Onderzoeken in een groep Nieuw Zeelandse schoolkinderen lieten zien dat deze een gemiddelde UI (Urinary Iodine - jodium, gemeten in de urine) van 66 µg/L hadden en 10% hadden last van hun schildklier. Die waarden wezen op milde jodiumtekorten. Daarom was het doel van dit onderzoek om het effect van jodiumsupplementatie te meten op de cognitie in kinderen met milde jodiumtekorten.

Het onderzoek was een gerandomiseerd, placebo-gecontroleerd, dubbelblind onderzoek onder 184 kinderen in de leeftijd van 10 tot 13 jaar uit het Nieuw Zeelandse plaatsje Dunedin. Deze kinderen kregen opdracht om dagelijks en 28 weken lang een tablet in te nemen met 150 µg jodium of een placebo. Van ieder kind werden een aantal gegevens opgenomen. Cognitieve vaardigheden werden vastgesteld middels een viertal subtests van de Wechsler Intelligence Scale for Children (WISC).

De resultaten lieten zien dat de kinderen een beginscore hadden waaruit bleek dat ze milde jodiumtekorten hadden (gemiddelde UI: 63 µg/L en concentratie van het eiwit thyroglobuline: 16.4 µg/L).


Handboek PDD-NOS Column: februari 2010

Na de 28 weken bleek de jodiumstatus te zijn verhoogd in de groep die het jodiumtablet hadden ingenomen (gemiddelde UI: 145 µg/L en concentratie van het eiwit thyroglobuline: 8.5 µg/L), terwijl de groep die de placebo hadden ingenomen tekorten bleven houden (gemiddelde UI: 81 µg/L en concentratie van het eiwit thyroglobuline: 11.6 µg/L). Supplementatie van jodium zorgde voor significant verhoogde scores in 2 van de 4 genoemde cognitieve subtests: onvolledige tekeningen en matrix redeneren, maar niet bij cijferreeksen en symbool zoeken. De totale cognitieve score van de groep die jodium kreeg toegediend bleek 0.19 SD’s hoger dan die van de groep die de placebo kreeg toegediend.

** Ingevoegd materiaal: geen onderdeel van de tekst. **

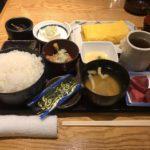 東京駅朝食!「やえす初藤(はつふじ)」で納豆定食・ご飯大盛り・玉子焼き!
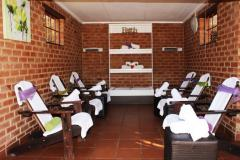 bakwena-day-spa-velmore-hotel-and-spa-neck-and-shoulders-treatment-room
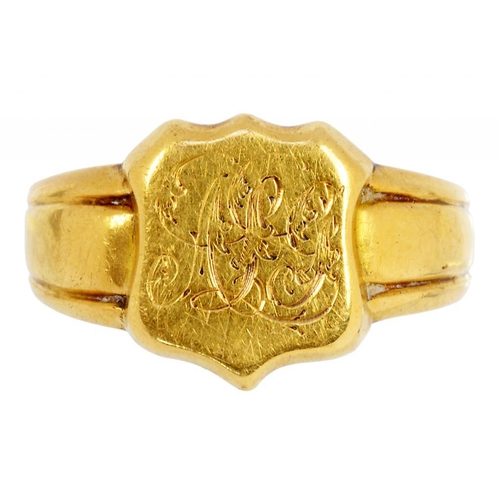 7 - <p>AN 18CT GOLD SIGNET RING, CHESTER, DATE LETTER RUBBED, PROBABLY 1868, 4.4G, SIZE M�</p>...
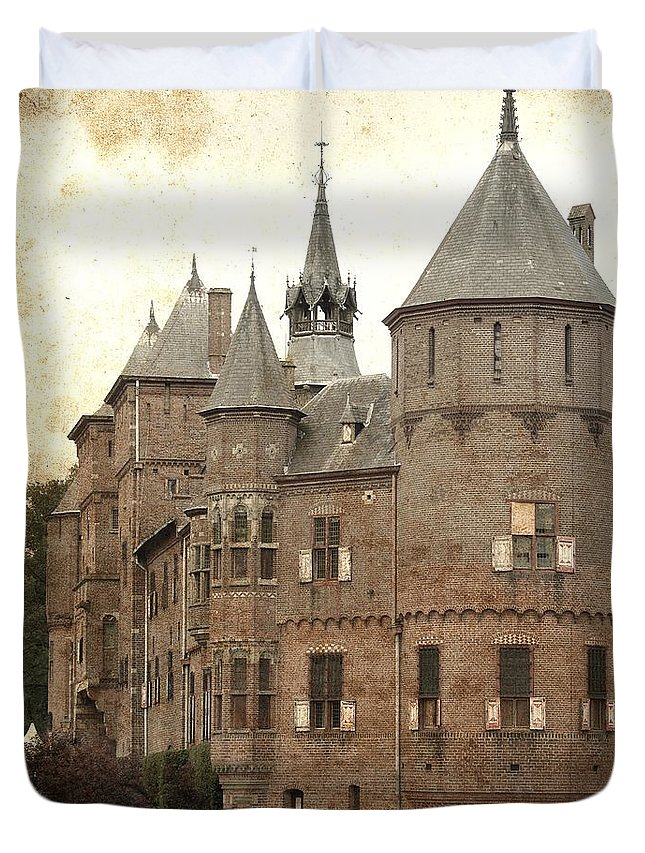 Castle Duvet Cover featuring the photograph Dutch Castle by Angie Mahoney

Dit onderzoek had vele sterke punten: het was gerandomiseerd, placebo-gecontroleerd, dubbelblind van opzet; het gebruik van een dagelijks supplement die het effect van jodiumtoevoeging op de goede manier nadeed; iedereen bleef zo’n beetje meedoen; het meten van jodium die men via zijn voeding binnenkreeg; en het meenemen van nieuwe cognitieve subtest bedoeld om de meest recente klinische kennis te weerspiegelen. Een klein nadeel van de studie was de relatief korte duur ervan en de kleine hoeveelheid deelnemers. Daardoor is het mogelijk dat de verschillen tussen beide groep niet geheel juist werden weergegeven.

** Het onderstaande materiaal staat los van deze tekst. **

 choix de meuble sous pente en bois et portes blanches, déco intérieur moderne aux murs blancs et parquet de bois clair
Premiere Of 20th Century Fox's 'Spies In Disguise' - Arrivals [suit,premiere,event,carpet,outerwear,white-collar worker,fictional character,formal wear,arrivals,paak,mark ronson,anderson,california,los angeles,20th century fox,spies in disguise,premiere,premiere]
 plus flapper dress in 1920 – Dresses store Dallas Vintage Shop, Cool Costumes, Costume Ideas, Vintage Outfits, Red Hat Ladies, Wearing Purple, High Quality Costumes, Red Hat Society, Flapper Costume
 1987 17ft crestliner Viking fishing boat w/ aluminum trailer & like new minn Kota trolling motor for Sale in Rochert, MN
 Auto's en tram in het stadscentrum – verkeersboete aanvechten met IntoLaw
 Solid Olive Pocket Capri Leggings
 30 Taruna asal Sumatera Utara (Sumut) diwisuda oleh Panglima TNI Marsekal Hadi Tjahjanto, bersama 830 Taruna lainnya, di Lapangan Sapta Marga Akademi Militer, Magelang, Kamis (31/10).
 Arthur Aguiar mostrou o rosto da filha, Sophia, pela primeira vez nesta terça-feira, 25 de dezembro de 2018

Het uitbannen van jodiumtekorten in het jaar 2005 was een doelstelling van het World Fit for Children, een project van UNICEF, maar een groot deel van de kinderen op deze wereld hebben nog steeds een onvoldoende jodiuminname. Hoewel het aantal huishoudens, dat voldoende jodiumhoudend zout met hun voeding binnenkrijgt, in de laatste twee decennia is gestegen – en zeker in de ontwikkelde landen waar gemiddelde tot ernstige jodiumtekorten voorkwamen – hebben landen als de Verenigde Staten, Australië en Nieuw Zeeland juist teruglopende jodiuminnames moeten melden.

Het gebrek aan data over mogelijke negatieve effecten van milde jodiumtekorten kan verklaren waarom sommige regeringen maar langzaam strategieën ontwikkelden om de jodiuminname in die landen te verhogen.

Het Nieuw Zeelandse onderzoek opende de ogen van velen omdat deze voor de eerste keer overtuigend aantoonde dat kinderen die milde jodiumtekorten hebben tekortkomingen vertoonden met perceptioneel redeneren. De studie suggereert dat zelfs milde tekortkomingen kinderen kan belemmeren om hun intellectuele potentieel volledig te bereiken.